Der Vize-Sprecher der Staatsanwaltschaft, Holger Freund, sagte: "Das sind schon Leute, die prinzipiell von ihrer Weltanschauung her bereit wären, Anschläge zu begehen. Das sind schon militante Islamisten." Aufgefallen als radikale Islamisten waren sie bisher allerdings nicht. Einige sind offenbar auch schon entwischt. Laut Staatsanwaltschaft sind sie bereits in pakistanische Terrorcamps ausgereist. Drei weitere Ausreisen wurden schon vor einer Woche verhindert, gestern wurden sie elf weiteren Verdächtigen verboten. Einen dringenden Tatverdacht gegen Verdächtige, der für einen Haftbefehl reichen würde, gibt es bisher aber nicht. Seit Juni laufen bereits die Ermittlungen.

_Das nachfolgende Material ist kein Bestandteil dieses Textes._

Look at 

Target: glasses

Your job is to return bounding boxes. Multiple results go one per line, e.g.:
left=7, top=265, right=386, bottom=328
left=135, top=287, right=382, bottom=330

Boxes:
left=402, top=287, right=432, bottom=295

Vor dem Hintergrund der großen Terror-Razzia in Berlin appellierte GdP-Chef Konrad Freiberg an Union und FDP, die bestehenden Sicherheitsbefugnisse für die Polizei nicht einzuschränken. Er sagte: "Die GdP warnt die Politiker der künftigen Koalitionsparteien davor, die Möglichkeiten der Polizei zur Beobachtung solcher terroristischer Umtriebe einzuschränken."